Часть I. Время «Жизели»

Париж – Петербург

Время «Жизели» – это время рождения современного классического балета. Можно назвать точную дату, когда это произошло: 28 июня 1841 года. В тот вечер на сцене Королевской академии музыки и танца (парижская Опера на улице Ле Пелетье) состоялась премьера романтического балетного спектакля под двойным названием «Жизель, или Вилисы». И, стало быть, здесь пролегла граница между старым и новым балетом, если распространить на первую половину XIX века понятия, популярные в первое десятилетие XX века. Но нужно, конечно, следуя сложившейся традиции, эту границу отодвинуть на девять лет назад, в 1832 год, когда на той же сцене парижской Оперы появилась легендарная «Сильфида». Школа нового сильфидного танца, схема нового двухактного спектакля (первый акт – полихромный, полубытовой, второй акт – полуфантастический, монохромный, белый) да и сам этот удивительный белый балет – все это было найдено и показано в «Сильфиде». Но, как и некоторые гениальные художественные прозрения, спектакль недолго просуществовал, и из истории балетного театра его вытеснила именно «Жизель», многим, даже очень многим обязанная «Сильфиде».

Тому было немало причин, поскольку это совсем разные балеты. И прежде всего совсем разные мифологические образы, создающие сюжет: шотландские сильфиды и славянские вилисы. Сильфиды – образ лесной, поднебесный, воздушный и в большой мере дневной; вилисы – образ ночной, замогильный и потусторонний. В одном случае романтическая идеальность, в другом случае романтическая инфернальность, в обоих случаях две стороны романтического мирочувствования и романтического искусства, светлая и темная, просветленная и затемненная, не отделенная от тьмы. Само это качество просветленности возникло в балете именно здесь, в «Сильфиде», прямым хореографическим воплощением чего и стал белый балет. А качество затемненности возникает в «Жизели» – как внутренняя подоснова белого балета. Просветленный белый балет присутствует и тут, но, в отличие от «Сильфиды», он полон мрачных тайн и темных страстей, до поры до времени подавленных, до нужного момента скрытых.
+--
Продолжите текст о балете «Жизель» после его последнего предложения. Дальше идет отдельный материал, не связанный с текстом о балете «Жизель».

> _ИСХОДНЫЕ ДАННЫЕ_
+--
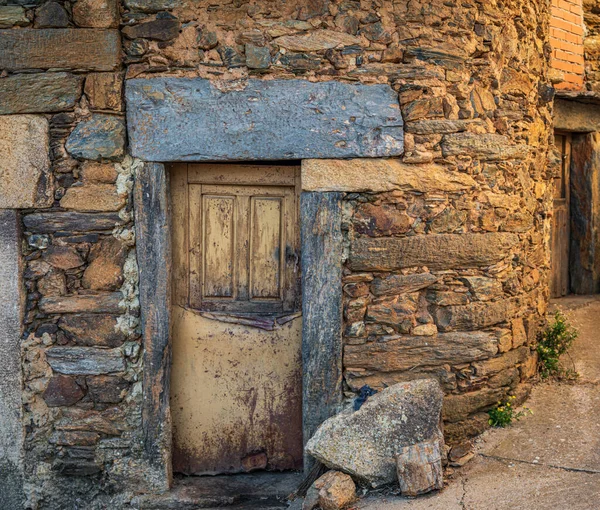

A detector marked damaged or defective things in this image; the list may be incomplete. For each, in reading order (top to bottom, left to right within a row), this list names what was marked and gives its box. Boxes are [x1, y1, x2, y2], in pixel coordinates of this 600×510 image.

cracked pavement [354, 294, 600, 510]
+--
> _ОТВЕТ_
Эта двойственность заложена в спектакль изначально. У истоков «Жизели» два вдохновенных писателя, два великих поэта: Генрих Гейне, рассказавший предание о вилах-вилисах, танцующих в ночи, и Теофиль Готье, привнесший туда повествование о великой любви, которая сильнее смерти. Это два типа романтического поэта: немецкий и французский – первое, что нужно сказать, разочарованный и очарованный, что не менее важно. Генрих Гейне во власти средневекового предания, как и всякий немецкий романтик. В своей книге «О Германии» Гейне описывает «сказание о призрачных танцовщицах, известных под названием вил. Вилы – невесты, умершие до свадьбы… Лица, хотя и бледные как снег, юны и прекрасны, они смеются так жутко и весело, так кощунственно очаровательно, они кивают так сладострастно-таинственно, так заманчиво, и никто не в силах устоять против этих мертвых вакханок»[1]. Здесь почти вся горькая лирика Гейне: обманная красота, кощунственная женская прелесть. И почти всё – о его любовной драме.

А Теофиль Готье, прочитав строки Гейне, сразу понял, какой можно сочинить балет, и тут же начал писать либретто под названием «Вилисы». Но быстро осознав свою неготовность, призвал на помощь профессионального либреттиста Жюля-Анри Сен-Жоржа, не забыв при этом об интересах будущего балетмейстера Жана Коралли; сообща с ними создал либретто двухактного балета, где исходным сюжетом стала человеческая история обманутой, но не умершей любви, где вместе с фантастическими вилисами появилась реальная девушка Жизель и где, стало быть, заглавную роль могла бы получить необыкновенная Карлотта, которой Готье был всерьез очарован.

Нельзя, конечно, сводить рождение великого балета к личным обстоятельствам первых авторов его, но все-таки не лишне напомнить и повторить: разочарованный возлюбленный поведал о вилах-вилисах, очарованный возлюбленный сочинил историю Жизели.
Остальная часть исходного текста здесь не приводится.